In the morning a telephone message informed me that Arthur Roden would like us both to go round to Cadogan Square. I answered that it was out of the question so far as the Seraph was concerned; and it was not till late on the Saturday afternoon that I felt justified in letting him get out of bed and accompany me. He still looked perilously white and ill, and though one strain had been removed by the discovery of Sylvia, and another by the departure of the search-warrant bogey, I could see no good purpose in his being called in to assist at an affecting reconciliation, and having to submit to a noisy chorus of congratulation.
We were spared both. I suppose I shall never know the true reason for the reception that awaited us, but I distribute the responsibility in equal shares between Lady Roden and Nigel Rawnsley. And of course I have to keep reminding myself that I had been present at the search, while they were not; that they were plain, matter-of-fact materialists with a rational cause for every effect, while I—well, I put myself out of court at once by asking them to believe in an absurdity called a Sixth Sense.
I find it hard, however, to forgive Nigel his part in the scene that followed; so far as I can see he was actuated first by jealousy on Sylvia’s account, secondly by personal venom against the Seraph as a result of the unauthorised search-party, and lastly by the obstinate anger of a strong-willed, successful egoist, who has been driven to dwell even temporarily in the shade of unsuccess. Lady Roden, it must never be forgotten, had to sink the memory of Rutlandshire Morningtons, and the quarterings and armorial devices of an entire Heralds’ College, before she could be expected to do justice to a man like the Seraph.
We were shown into the library, and found Arthur, Nigel and Philip seated before us like the Beasts in Revelation. Lady Roden and Sylvia entered later and sat to one side. There was much bowing and no hand-shaking.
The story of the search was already known—Sylvia had told it as soon as she got home, probably in my own words; and in the first, fine, careless rapture, I have no doubt she had spoken of the Seraph in the strain I had heard in the car. If this were the case, Lady Roden’s eyes must have been abruptly and painfully opened. I felt sorry for her. Rutlandshire Morningtons frowned sour disfavour from the walls at the possibility of her daughter—with her daughter’s faith and wealth—allying herself with an infidel, unknown, relationless vagrant like Lambert Aintree. Rationalism in the person of Nigel Rawnsley was called in to discredit the story of the search and save Sylvia from squandering herself on a common adventurer.
“You remember the terms of our agreement last Wednesday?” he began. “I undertook to suspend application for a search warrant.…”
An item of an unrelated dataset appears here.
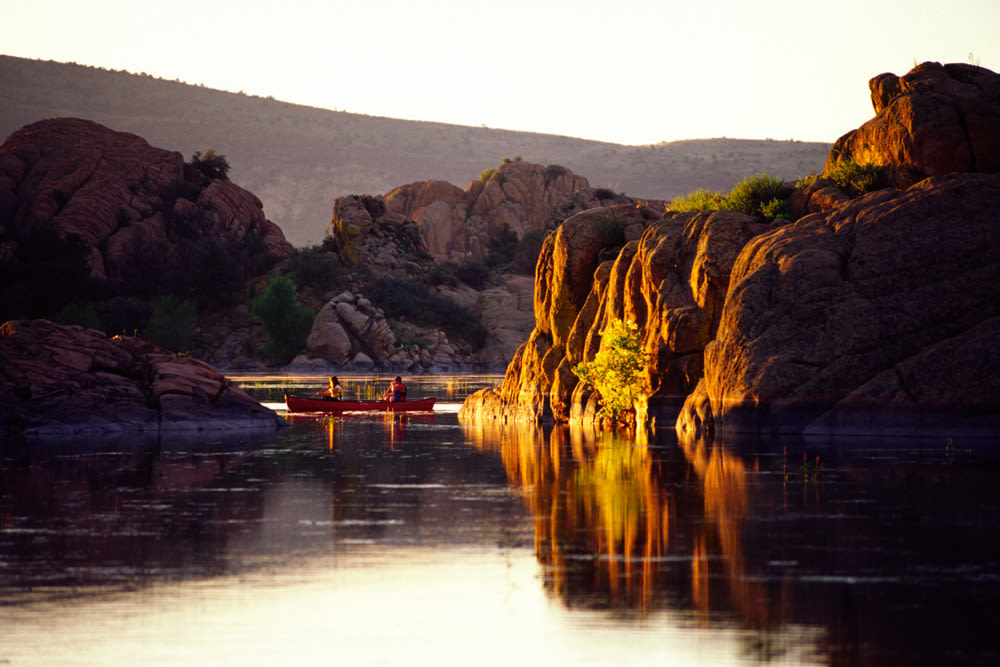 Two residents canoeing at sunset near Touchmark at The Ranch in Prescott, Arizona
“If we discovered Sylvia,” I said. “Yes?”
“And my sister Mavis.”
I hope Nigel did not see my jaw drop. Save for the moment when I looked casually through the other rooms in the Maidenhead bungalow I had completely forgotten the Mavis stipulation. Every plan and hope I had cherished in respect of Joyce had been cherished in vain.
“The time was to expire on Monday, at noon,” said the Seraph.
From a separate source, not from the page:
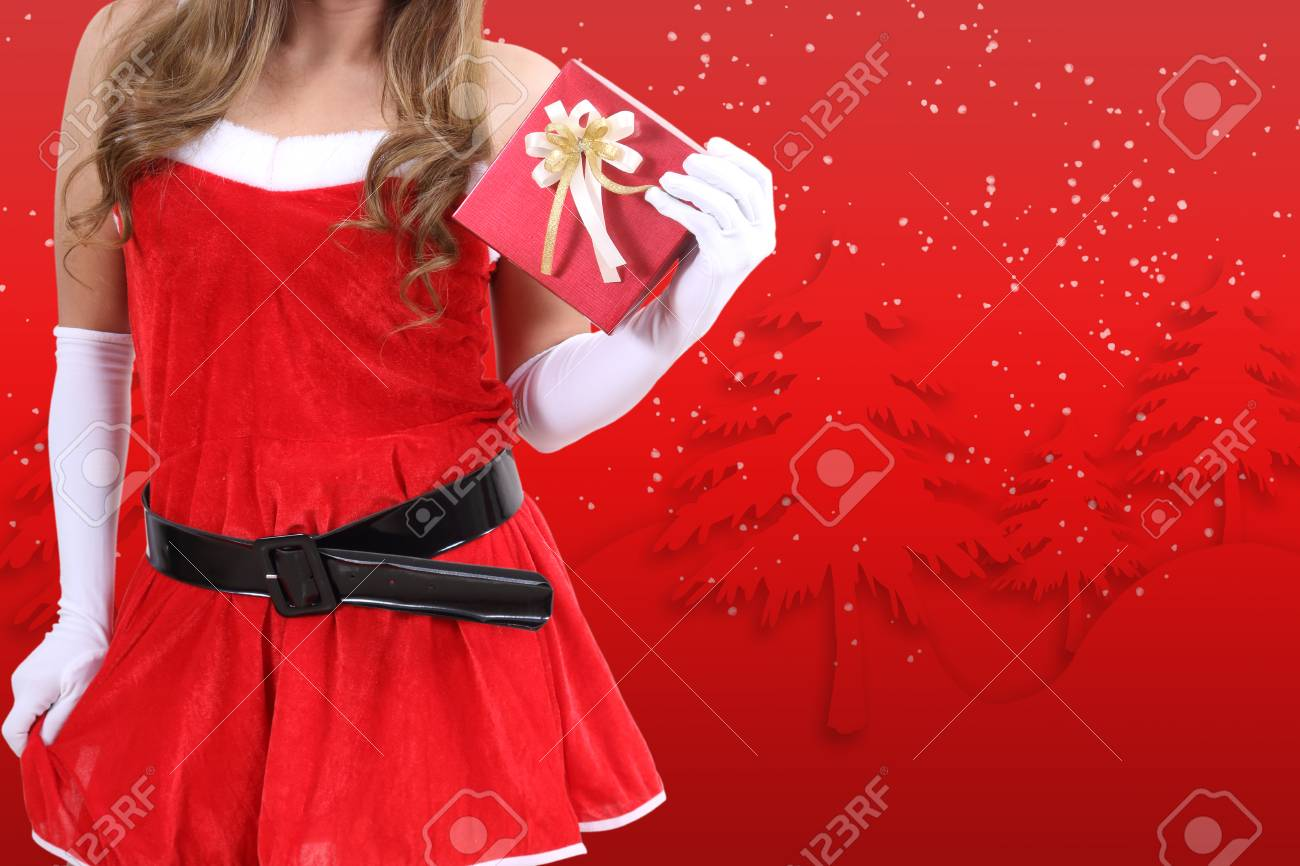 santa claus in red clothes holding gift box for christmas season Stock Photo - 89612627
“Exactly. I thought I would remind you that only half the undertaking had been carried out. That is all.”
Nigel would make an admirable proctor; he is to the manner born. I had quite the old feeling of being five shillings the poorer for straying round the streets of Oxford at night without academical dress.
I caught the Seraph’s eye and made as if to rise.
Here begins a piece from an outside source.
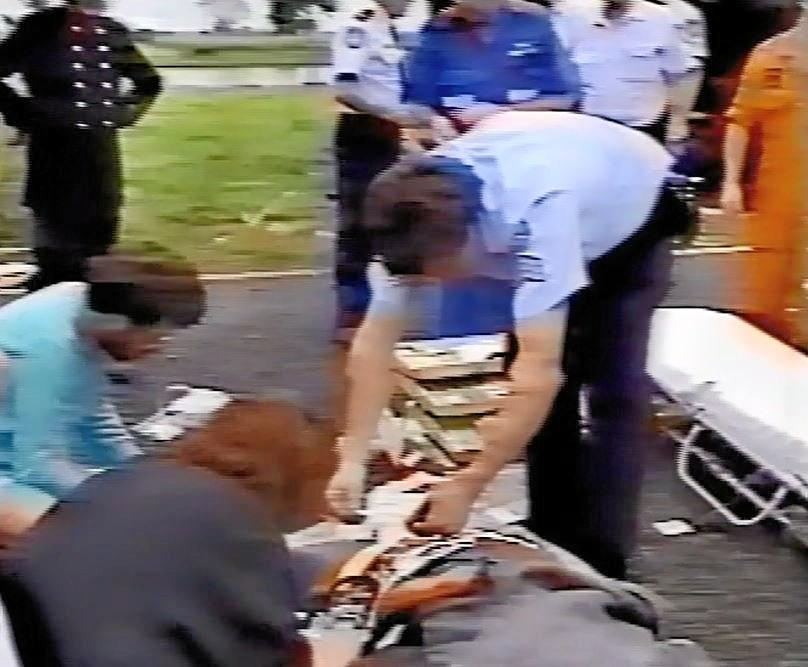 Video footage captures Dr Maureen Cuffe and Dr Ray Jones (both to the left) provide medical treatment to Yvonne at the Cowper crash site.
“One moment,” said Arthur. “There is a good deal more to come.”
I folded my arms resignedly. Any one may lecture me if it amuses him to do so, but the Seraph ought to have been in bed instead of having to submit to examination by an old K.C.
“The question is a good deal wider,” Arthur began. “You, Aintree, are suspected of harbouring at your flat a woman who is wanted by the police on a most serious charge.…”
“I thought we’d cleared all this up on Wednesday,” I said, with an impatient glance at Nigel.
“No arrangement you may have made on Wednesday is binding on me.”
“It was binding on your son, who sits on one side of you,” I said, “and on Mr. Nigel Rawnsley, who sits on the other.”
Arthur drew himself up, no doubt unconsciously.
“As a Minister of the Crown I cannot be a party to any connivance at crime.”
“Philip and Nigel,” I said. “As sons of Ministers of the Crown, I hope you will take that to heart.”
“What I have to say—” Arthur began.
“One moment!” I interrupted. “Are you speaking as a Minister of the Crown or a father of a family? Sylvia’s been restored to you as the result of your son and Nigel conniving at what you hope and believe to be a crime. You wouldn’t have got her back without that immoral compromise.”
“The flat would have been searched,” said Nigel.
“It was. Paddy and Gartside searched it and declared themselves satisfied.…”
“They lied.”
“Will you repeat that to Gartside?” I asked invitingly. “I fancy not. They searched and declared themselves satisfied. I offered to show the detectives round ten minutes after—by all accounts—this woman ought to have taken refuge there. Anybody could have searched it if they’d approached the owner properly.”
He ignored my implied reproof and stuck to his guns.
“There was a woman there when Gartside said there was not.”
“Gartside only said Miss Davenant wasn’t there.”
It was the Seraph speaking, slowly and almost for the first time. His face flushed crimson as he said it. I could not help looking at Sylvia; I looked away again quickly.
“There was some woman there, then?” said Nigel.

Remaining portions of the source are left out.